→ **TEXT SECTION**:
===============

Reviewing Healing Him by A.T. Brennan

Healing Him (The Den Boys #2) by A.T. Brennan 3*
BLURB: “I hated that I was like this, but after years of trying to work through it I was beginning to feel like I’d never be normal.” ~ Cody
Hiding the fact that I was in love with my best friend Isaac used to be the most complicated part of my day, until a chance meeting with a handsome stranger named Jonah sent my life into a tailspin. Scars from my past have stopped me from giving in to my desires for so long, but I’m done being afraid. I want both men. I just don’t know if I’ll be able to trust that anyone can love me.
“I knew it was a bit messed up, but there was no jealousy or envy when I thought of my men together.” ~ Isaac
I’ve loved Cody for as long as I’ve known him, but have always held back because of his past. Then I met Jonah and I knew there was no way I could choose between them. I want it all—the man I’ve loved for so long, and the one I’m quickly falling for. It’s not going to be easy, but nothing worthwhile ever is.
“I wanted to believe it was all true, but I couldn’t push aside the fear that I was just a distraction until the two of them got together.” ~ Jonah
After having my heart broken I never thought I’d find love again. I wasn’t looking for anything real, and then I met not one, but two men I can’t resist. Isaac and Cody are everything I ever wanted but didn’t know I could have. I want to believe the three of us can work, but a part of me can’t get past the fear that I’ll be the odd man out, again.
This is Book 2 of The Den Boys series, but can be read as a standalone - no cliffhangers.


My Review: I received a free copy from the publishers. I don't really know what to say about the book as all three main characters are fairly well explained in the blurb. The relationship between the three men went much as I expected it to and there were no big surprises. Nor was there a lot of angst and, if I'm honest, I thought that Cody could have taken longer before getting into such a relationship. However overall I did find it a pleasant and easy read and I will definitely be adding book three to my wishlist.

===============

Rows from a spatial reasoning dataset
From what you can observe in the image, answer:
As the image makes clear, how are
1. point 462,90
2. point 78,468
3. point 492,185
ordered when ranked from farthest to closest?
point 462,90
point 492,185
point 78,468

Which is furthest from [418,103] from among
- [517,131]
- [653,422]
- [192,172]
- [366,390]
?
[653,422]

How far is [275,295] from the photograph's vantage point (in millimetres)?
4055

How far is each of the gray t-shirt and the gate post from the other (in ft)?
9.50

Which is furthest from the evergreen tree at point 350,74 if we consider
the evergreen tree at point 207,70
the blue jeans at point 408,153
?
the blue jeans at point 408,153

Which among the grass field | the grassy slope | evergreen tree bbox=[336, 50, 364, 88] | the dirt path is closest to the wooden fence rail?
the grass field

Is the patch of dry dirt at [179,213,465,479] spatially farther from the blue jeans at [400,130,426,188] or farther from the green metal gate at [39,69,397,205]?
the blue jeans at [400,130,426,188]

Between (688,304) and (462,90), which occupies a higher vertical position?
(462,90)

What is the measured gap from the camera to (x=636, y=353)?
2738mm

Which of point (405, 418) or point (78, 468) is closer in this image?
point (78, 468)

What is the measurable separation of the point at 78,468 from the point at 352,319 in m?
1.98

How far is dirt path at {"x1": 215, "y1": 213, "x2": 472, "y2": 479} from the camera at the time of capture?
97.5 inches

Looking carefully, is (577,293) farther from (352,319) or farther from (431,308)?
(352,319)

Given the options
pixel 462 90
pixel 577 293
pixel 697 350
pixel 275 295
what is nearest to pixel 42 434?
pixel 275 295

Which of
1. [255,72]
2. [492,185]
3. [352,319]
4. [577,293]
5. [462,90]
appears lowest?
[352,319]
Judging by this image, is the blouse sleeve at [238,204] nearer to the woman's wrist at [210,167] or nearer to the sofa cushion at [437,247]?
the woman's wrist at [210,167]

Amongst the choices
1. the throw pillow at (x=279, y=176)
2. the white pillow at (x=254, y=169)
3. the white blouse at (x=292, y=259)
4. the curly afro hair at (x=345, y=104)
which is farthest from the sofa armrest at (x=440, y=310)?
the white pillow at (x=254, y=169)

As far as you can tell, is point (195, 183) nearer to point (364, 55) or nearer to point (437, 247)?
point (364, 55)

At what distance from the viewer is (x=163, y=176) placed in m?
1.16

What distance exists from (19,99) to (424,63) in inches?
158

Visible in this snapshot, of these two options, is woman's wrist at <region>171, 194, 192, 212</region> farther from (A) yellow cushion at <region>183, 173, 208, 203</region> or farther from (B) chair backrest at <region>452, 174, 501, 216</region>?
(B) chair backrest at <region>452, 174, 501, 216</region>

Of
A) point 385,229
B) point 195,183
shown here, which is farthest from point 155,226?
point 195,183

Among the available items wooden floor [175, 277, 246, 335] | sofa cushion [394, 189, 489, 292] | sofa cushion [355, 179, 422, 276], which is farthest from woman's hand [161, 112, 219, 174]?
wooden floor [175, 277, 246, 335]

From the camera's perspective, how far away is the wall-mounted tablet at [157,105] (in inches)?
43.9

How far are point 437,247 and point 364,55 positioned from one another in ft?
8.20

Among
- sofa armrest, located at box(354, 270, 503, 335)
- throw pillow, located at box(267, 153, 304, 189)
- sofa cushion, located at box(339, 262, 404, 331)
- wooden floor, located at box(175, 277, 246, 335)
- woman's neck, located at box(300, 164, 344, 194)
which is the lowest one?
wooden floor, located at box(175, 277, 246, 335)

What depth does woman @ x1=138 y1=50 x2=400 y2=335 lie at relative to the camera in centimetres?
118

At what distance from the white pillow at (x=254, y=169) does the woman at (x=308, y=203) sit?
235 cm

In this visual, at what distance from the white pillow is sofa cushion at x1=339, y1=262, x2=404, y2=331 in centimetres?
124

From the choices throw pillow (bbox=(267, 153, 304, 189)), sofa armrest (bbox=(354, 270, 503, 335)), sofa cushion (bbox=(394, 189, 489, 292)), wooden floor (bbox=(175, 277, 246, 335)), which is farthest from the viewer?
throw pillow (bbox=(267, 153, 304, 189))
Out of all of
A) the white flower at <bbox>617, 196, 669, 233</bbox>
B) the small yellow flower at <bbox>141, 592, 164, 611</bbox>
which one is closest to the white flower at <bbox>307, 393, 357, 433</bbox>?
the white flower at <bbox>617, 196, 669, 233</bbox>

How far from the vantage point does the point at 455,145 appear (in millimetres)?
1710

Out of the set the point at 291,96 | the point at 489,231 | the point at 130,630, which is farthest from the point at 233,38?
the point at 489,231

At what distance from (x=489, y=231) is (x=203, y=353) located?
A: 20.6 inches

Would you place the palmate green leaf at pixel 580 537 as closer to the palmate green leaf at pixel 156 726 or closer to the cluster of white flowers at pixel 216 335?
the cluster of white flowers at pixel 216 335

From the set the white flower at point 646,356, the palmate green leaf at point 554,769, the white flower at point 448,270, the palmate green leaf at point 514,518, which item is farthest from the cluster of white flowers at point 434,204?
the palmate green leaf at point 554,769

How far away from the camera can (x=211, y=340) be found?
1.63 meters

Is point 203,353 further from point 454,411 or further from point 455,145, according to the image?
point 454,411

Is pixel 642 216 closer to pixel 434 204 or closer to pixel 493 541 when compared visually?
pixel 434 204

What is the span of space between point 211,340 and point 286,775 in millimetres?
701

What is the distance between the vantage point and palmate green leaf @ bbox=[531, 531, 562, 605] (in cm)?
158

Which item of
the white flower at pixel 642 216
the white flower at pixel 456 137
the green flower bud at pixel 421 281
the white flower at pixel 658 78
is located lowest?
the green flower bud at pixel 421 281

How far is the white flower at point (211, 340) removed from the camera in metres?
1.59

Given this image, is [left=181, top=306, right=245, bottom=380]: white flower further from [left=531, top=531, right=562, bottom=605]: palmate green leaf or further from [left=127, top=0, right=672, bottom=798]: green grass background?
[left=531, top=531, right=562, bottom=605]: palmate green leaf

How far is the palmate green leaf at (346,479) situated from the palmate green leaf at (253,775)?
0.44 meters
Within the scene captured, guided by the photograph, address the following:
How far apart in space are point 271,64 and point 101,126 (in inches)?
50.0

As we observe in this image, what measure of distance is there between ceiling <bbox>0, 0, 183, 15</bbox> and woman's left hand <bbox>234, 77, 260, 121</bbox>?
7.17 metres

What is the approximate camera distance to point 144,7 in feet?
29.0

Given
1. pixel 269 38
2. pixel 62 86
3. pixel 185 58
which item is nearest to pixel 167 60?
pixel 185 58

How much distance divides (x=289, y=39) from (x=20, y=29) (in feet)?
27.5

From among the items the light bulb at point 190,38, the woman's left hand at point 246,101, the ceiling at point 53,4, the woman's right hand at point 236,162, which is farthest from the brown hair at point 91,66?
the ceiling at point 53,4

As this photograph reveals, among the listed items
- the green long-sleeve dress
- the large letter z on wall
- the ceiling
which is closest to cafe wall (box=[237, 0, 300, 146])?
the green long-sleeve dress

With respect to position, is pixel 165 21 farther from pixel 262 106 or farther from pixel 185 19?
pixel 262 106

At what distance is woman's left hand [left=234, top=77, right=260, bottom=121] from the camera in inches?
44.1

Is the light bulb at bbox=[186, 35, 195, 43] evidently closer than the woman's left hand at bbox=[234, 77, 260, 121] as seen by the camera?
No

===============

→ **AIM OF THE EXERCISE**:
Turn the paragraph of the book review that begins "My Review: I received a free copy" into a short bulleted list that keeps its main points.

→ **WRITTEN ANSWER**:
- The reviewer got a free copy from the publishers.
- The blurb already explains the three main characters well, so the reviewer isn't sure what to add.
- The relationship between the three men went as expected, with no big surprises.
- There wasn't much angst.
- The reviewer felt Cody could have waited longer before entering such a relationship.
- Overall it was a pleasant, easy read, and book three is going on the reviewer's wishlist.